First, a requirement. You want the token names to have the same token types in both grammars so that AST node SEMI matches SEMI in both grammars. Having different token type values would essentially mean SEMI in C grammar and SEMI in Pascal grammars were different.

This vocabulary issue is actually the normal case...language A with vocab A translates to language B with vocab B, and so on until the final transofrmation phase. The easiest way to handle this (until ANTLR provides vocabulary unioning operations) is to have the first grammar in the transformation define all the tokens, which are then defined for any furter phase that imports the first grammar's export vocabulary.

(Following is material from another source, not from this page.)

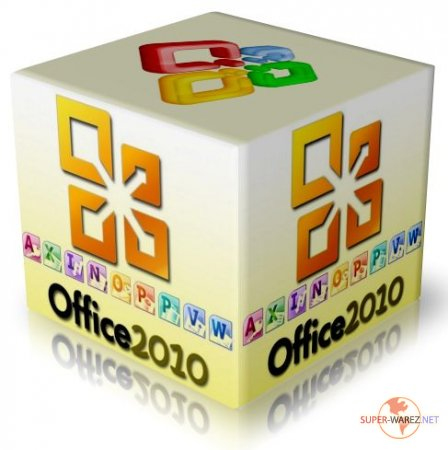 Office 2010 Toolkit and EZ-Activator v 2.1.6 Final
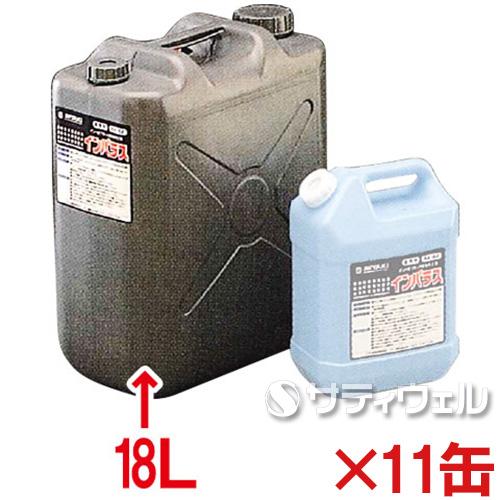 【送料無料】ミヤキ インパラス 18L 11缶セット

The normal situation looks like this:

class A extends Lexer;
class B extends Parser;

class C extends TreeParser; // pass one over tree

class D extends TreeParser; // pass two over tree

You want A,B to share a vocab and have C import B's vocab so it knows what the proper AST node token types are. Then, you want to augment the vocab so that it has nodes with extra token types as referenced in D. How to augment C? Have D import C, which then generates DTokenTypes.txt or whatever. BUT, this cannot be fed back to C as it's "chicken or the egg".

Since ANTLR cannot yet to vocab unions, the real solution is to simply define token types for enhanced C vocab in C grammar:

class C extends TreeParser; // pass one over tree

tokens { // define token types for output vocab of C

Then, D will import C as usual, but D won't add any tokens as C is union of old plus stuff D needs.

Another way to handle this is to define some or all of the tokens in a supergrammar, which all phases inherit from or importVocab from.